These circles may or may not intercept each other, through the program that I am designing, I even obtain the distance matrix between each one, at first I thought that the best way to solve the problem was mathematically, but today I realized that it is a problem of mathematical complexity .
So looking on the internet I found that more people have had a similar problem and that it can be solved analytically.
It turns out that there are people who say that the problem could be solved if each point is plotted on a 2d plane, then a 400 meter Buffet is placed at each point, each circle is painted in one color and then the background in another color.
Finally, an algorithm is required that is capable of finding the area that is colored, suppose that what is inside each circle is yellow and the outside is green.
could you please help me with this
attached document excel file
1)Once I have plotted the figure, how do I put the 400 meter buffer at each point, I know the x, y coordinate of each point)
2)Supposing that I manage to obtain a graph with the points and their respective buffer of 400 meters of radius, how I paint everything that is inside the buffer of the same color
3)how do i find the colored area inside each buffer
T=readtable('mini2.xlsx')
H = table(T.lon,T.lat);
plot(T.lon,T.lat,'ko*400')
plot It has no buffer, I don't know how to implement it
Thanks for your time.
examples:
I have read about the problem here : https://qastack.mx/programming/1667310/combined-area-of-overlapping-circles
3 Comments
Andrew
on 26 Aug 2021
Edited: Andrew
on 26 Aug 2021
Are approximate answers OK? Since the radii are always 400 m, I would consider finding out ahead of time how much two circles overlap as a function of distance. At x/r~=0, the second circle has basically zero area, and at x/r~=2, it's basically a whole circle. Then you can simply pairwise see which ones overlap and apply the function. The only serious issue I see is that if you have three or more overlapping, you'll overcount the overlap, so I suppose this would work best if it's a pretty sparse map or the little bit in the midst of three circles doesn't matter much.
Accepted Answer
DGM
on 23 Jul 2021
Edited: DGM
on 23 Jul 2021
This could be improved or elaborated, but it's a simple start:
% let's assume that 1px = 1 square meter
r = 400;
C = rand(10,2)*5000 + 1000; % test locations (x,y)
% get padded image size
p = 10; % extra padding
s = ceil([(max(C(:,2))-min(C(:,2))),(max(C(:,1))-min(C(:,1)))] + r*2 + p*2);
C = C - [min(C(:,1)) min(C(:,2))] + r + p; % shift image
% draw all circles
m = false(s);
for c = 1:size(C,1)
thisroi = images.roi.Circle('center',C(c,:),'radius',r);
m = m | createMask(thisroi,m);
end
totalarea = sum(m(:)) % total number of white pixels = area
imshow(m)
There is also bwarea(), but you might want to read the docs to make sure it's what you want. It's not the same as a simple sum.

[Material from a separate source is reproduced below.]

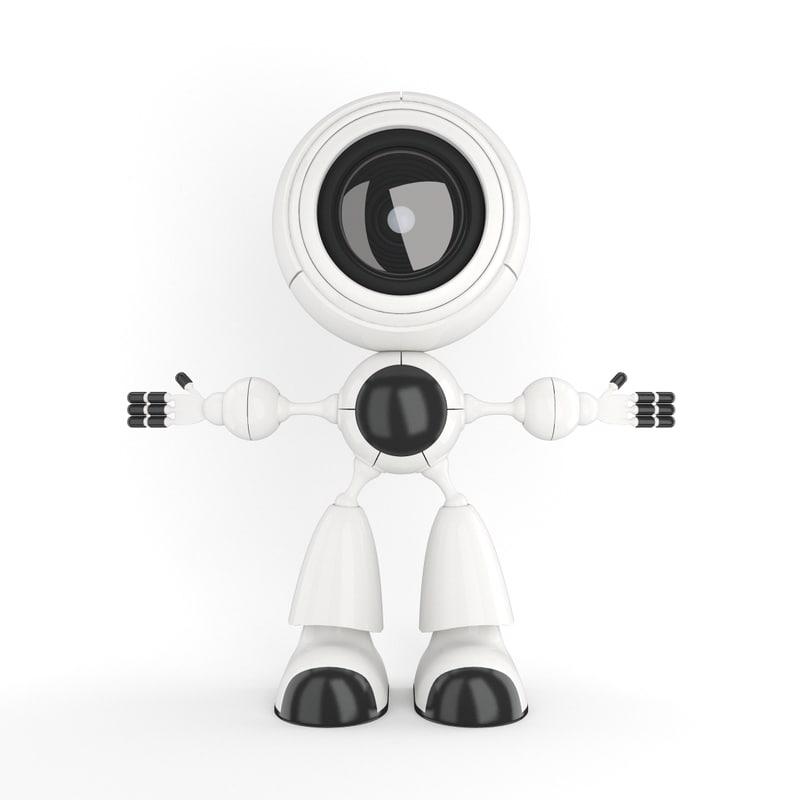 3d smart robot robo model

Of course, if there are many such circles and they are very spread out, the image may be very large. It might be rather slow to do it by drawing circles like this. This is a different approach for the same thing, which should be faster than explicit circle drawing.
% same stuff
r = 400;
C = rand(10,2)*5000 + 1000; % test locations (x,y)
% same stuff
p = 10;
s = ceil([(max(C(:,2))-min(C(:,2))),(max(C(:,1))-min(C(:,1)))] + r*2 + p*2);
C = round(C - [min(C(:,1)) min(C(:,2))] + r + p);
% use distance xform
m = false(s);
m(sub2ind(s,C(:,2),C(:,1))) = 1;
m = bwdist(m)<=r;
totalarea = sum(m(:)) % total number of white pixels = area
imshow(m)
12 Comments
More Answers (2)
David Alejandro Ramirez Cajigas
on 16 Aug 2021
Edited: David Alejandro Ramirez Cajigas
on 17 Aug 2021
3 Comments
DGM
on 19 Aug 2021
Oof. Sorry about that. Sometimes site notifications get buried, and I almost never check email anymore. Anyway...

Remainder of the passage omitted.